Can you hear me now?

Yes, I love my wife, but my female pen pal in the Midwest has become the sounding board I need.

Early last year, my 16-year-old son was looking to improve his writing skills to prepare for upcoming SAT exams and college essays. I suggested he find a pen pal and helped him search for one through an online service. To help motivate him, the whole family decided we’d all try to adopt a pen pal as well. My wife, Julie, found someone who was OK at first but then became more of a mailbox litterbug, preferring to forward inane messages several times a day rather than striking up any real conversation. My son and 13-year-old daughter got some promising responses but eventually lost interest.

I didn’t want to give up on the pen pal idea, though. I am blessed with a wonderful family and am interwoven into a close-knit, small-town community where neighbors seem like family. As a person who was forced to move from town to town as a boy and never able to establish roots for much of my childhood, this has been an idyllic way of life. Such intimacy offers significant rewards, yet there were times, especially as I entered my 40s, when I wished I could have an outside voice to share things with, an outlet removed from that jumbled collective of beloved friends and family. Someone who would have a greater capacity to communicate without reservation or judgment would be an invaluable asset.

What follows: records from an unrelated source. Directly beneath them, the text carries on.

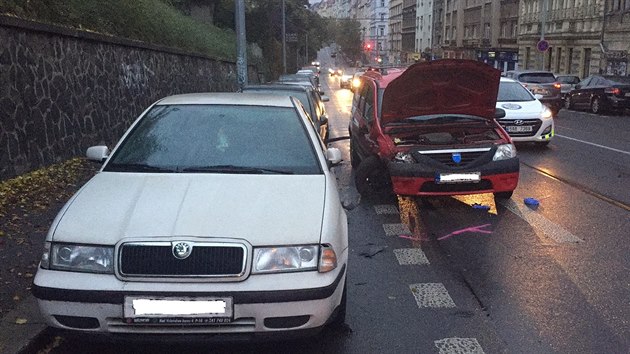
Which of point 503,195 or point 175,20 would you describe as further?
point 175,20

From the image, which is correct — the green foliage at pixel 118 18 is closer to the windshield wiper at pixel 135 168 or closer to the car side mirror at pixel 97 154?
the car side mirror at pixel 97 154

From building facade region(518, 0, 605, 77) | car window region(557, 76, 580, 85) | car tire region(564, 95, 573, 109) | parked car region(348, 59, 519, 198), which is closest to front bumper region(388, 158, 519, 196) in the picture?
parked car region(348, 59, 519, 198)

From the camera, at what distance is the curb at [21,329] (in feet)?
12.0

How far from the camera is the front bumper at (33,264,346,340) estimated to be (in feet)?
10.7

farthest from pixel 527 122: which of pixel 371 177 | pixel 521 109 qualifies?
pixel 371 177

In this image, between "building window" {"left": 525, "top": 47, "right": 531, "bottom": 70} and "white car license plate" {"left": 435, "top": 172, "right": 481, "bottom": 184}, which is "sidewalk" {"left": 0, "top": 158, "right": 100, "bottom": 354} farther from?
"building window" {"left": 525, "top": 47, "right": 531, "bottom": 70}

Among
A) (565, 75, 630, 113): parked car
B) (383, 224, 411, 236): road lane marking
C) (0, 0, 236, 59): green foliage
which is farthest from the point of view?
(565, 75, 630, 113): parked car

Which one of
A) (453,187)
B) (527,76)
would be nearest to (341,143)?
(453,187)

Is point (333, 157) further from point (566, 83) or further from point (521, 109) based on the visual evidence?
point (566, 83)

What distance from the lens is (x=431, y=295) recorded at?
487 centimetres

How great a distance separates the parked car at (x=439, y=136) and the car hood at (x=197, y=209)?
3.57 m

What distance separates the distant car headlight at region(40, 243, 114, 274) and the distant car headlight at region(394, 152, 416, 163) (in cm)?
484

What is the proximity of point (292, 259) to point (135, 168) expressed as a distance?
1.65 meters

I sifted through some unusual, often amusing, even occasionally disturbing pen pal responses, but found only one that stuck out as belonging to someone who might offer more than just an occasional “HOW R U 2DAY?” It was from Jenny, a self-described “farm girl” from a small town in Ohio who like myself is a municipal employee and has a spouse and teenage children and who listed interests similar to my own. After a few e-mails confirmed that we were both accurately portrayed in our profiles (sadly not the case with many others), we agreed to see if we could form a friendship.

Of course, the thought of having a female pen pal immediately set off little red warning lights. While there are advantages to having another woman’s outlook on different subjects, we all have heard of instances where Internet relationships turn to romance, and I had no interest in finding a replacement for the fabulous Julie. I consulted my wife, and she recognized that this was something important to me and more of an exercise in trust than tryst. Jenny’s husband also gave his blessing, and our unique friendship was underway.

Jenny and I write each other perhaps two to three times a week. We might keep it light and joke about current events, or go a little deeper and ask for advice or share experiences long forgotten by others yet still deeply rooted in our hearts. We never feel obligated to reply right away, unless there is an urgent problem that requires insight.

In a little more than a year, Jenny and I have developed one of the most extraordinary friendships I have ever known. I have never heard her voice and have only seen her picture (well, a picture of her and one of her goats), but that matters little for the kind of trusted relationship we have developed. Writing to her is like making entries in an interactive journal, where you can divulge anything you want, with the bonus of having a response to your thoughts by a remarkably insightful voice that seems to know a side of you unexposed to the rest of the world. It is a perspective every person should find at some point.

Will we ever meet in person, or, for that matter, would we ever want to? The Wizard of Oz warns Dorothy to pay no attention to the man behind the curtain, and maybe that’s sound advice. It would be difficult to say how a face-to-face encounter would affect our relationship, one unique for its lack of prejudgment and inhibition. Perhaps someday we’ll meet, but for now I am more than content knowing that my confidante will always be there whenever I need her, a testament that platonic relationships between men and women can still exist.